- TASK DETAILS -
Rewrite the data below with every occurrence of "viewer" swapped for "camera", leaving all other text unchanged. Omit the pictures from your answer.

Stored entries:
>> Start

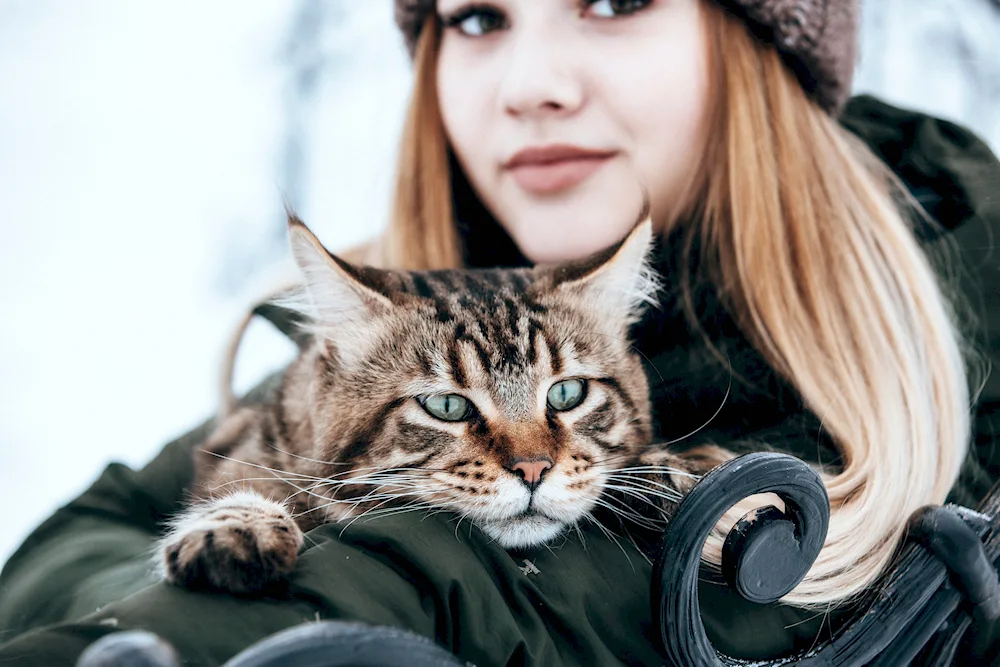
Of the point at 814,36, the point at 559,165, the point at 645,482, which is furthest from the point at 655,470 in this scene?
the point at 814,36

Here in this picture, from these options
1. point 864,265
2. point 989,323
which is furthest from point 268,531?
point 989,323

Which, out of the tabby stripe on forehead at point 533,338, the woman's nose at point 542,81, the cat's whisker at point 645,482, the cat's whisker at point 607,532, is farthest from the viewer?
the woman's nose at point 542,81

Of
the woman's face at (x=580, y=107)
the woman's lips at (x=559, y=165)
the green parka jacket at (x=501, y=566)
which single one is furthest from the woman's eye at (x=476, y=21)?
the green parka jacket at (x=501, y=566)

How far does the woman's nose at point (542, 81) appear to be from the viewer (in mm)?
1355

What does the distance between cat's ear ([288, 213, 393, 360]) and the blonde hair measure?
1.81ft

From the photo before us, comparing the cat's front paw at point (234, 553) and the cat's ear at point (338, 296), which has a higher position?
the cat's ear at point (338, 296)

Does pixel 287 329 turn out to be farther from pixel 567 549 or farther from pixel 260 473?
pixel 567 549

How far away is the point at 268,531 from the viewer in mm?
803

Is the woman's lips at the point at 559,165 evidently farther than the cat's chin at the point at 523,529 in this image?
Yes

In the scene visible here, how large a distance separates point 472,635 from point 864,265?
3.20ft

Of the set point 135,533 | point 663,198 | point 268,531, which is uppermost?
point 663,198

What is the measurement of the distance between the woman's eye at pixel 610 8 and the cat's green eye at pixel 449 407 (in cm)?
73

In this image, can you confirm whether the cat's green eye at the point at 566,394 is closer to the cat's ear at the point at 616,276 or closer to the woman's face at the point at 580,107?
the cat's ear at the point at 616,276

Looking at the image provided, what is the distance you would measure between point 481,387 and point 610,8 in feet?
2.37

>> End

- EXPECTED ANSWER -
Of the point at 814,36, the point at 559,165, the point at 645,482, which is furthest from the point at 655,470 in this scene?
the point at 814,36

Here in this picture, from these options
1. point 864,265
2. point 989,323
which is furthest from point 268,531?
point 989,323

Which, out of the tabby stripe on forehead at point 533,338, the woman's nose at point 542,81, the cat's whisker at point 645,482, the cat's whisker at point 607,532, is farthest from the camera?
the woman's nose at point 542,81

Of
the woman's face at (x=580, y=107)
the woman's lips at (x=559, y=165)
the green parka jacket at (x=501, y=566)
which single one is furthest from the woman's eye at (x=476, y=21)?
the green parka jacket at (x=501, y=566)

How far does the woman's nose at point (542, 81) appear to be from the camera (in mm)?
1355

What does the distance between cat's ear ([288, 213, 393, 360]) and the blonde hair measure?
1.81ft

From the photo before us, comparing the cat's front paw at point (234, 553) and the cat's ear at point (338, 296), which has a higher position?
the cat's ear at point (338, 296)

Does pixel 287 329 turn out to be farther from pixel 567 549 or farther from pixel 260 473?
pixel 567 549

How far away is the point at 268,531 from the camera in mm?
803

Is the woman's lips at the point at 559,165 evidently farther than the cat's chin at the point at 523,529 in this image?
Yes

In the scene visible here, how large a distance separates point 472,635 from point 864,265?
3.20ft

Of the set point 135,533 | point 663,198 | point 268,531, which is uppermost?
point 663,198

What is the measurement of the distance between the woman's eye at pixel 610 8 and the cat's green eye at pixel 449 407 (in cm)?
73

In this image, can you confirm whether the cat's green eye at the point at 566,394 is closer to the cat's ear at the point at 616,276 or closer to the woman's face at the point at 580,107?
the cat's ear at the point at 616,276

Looking at the image provided, what is the distance you would measure between point 481,387 and point 610,8 in feet?
2.37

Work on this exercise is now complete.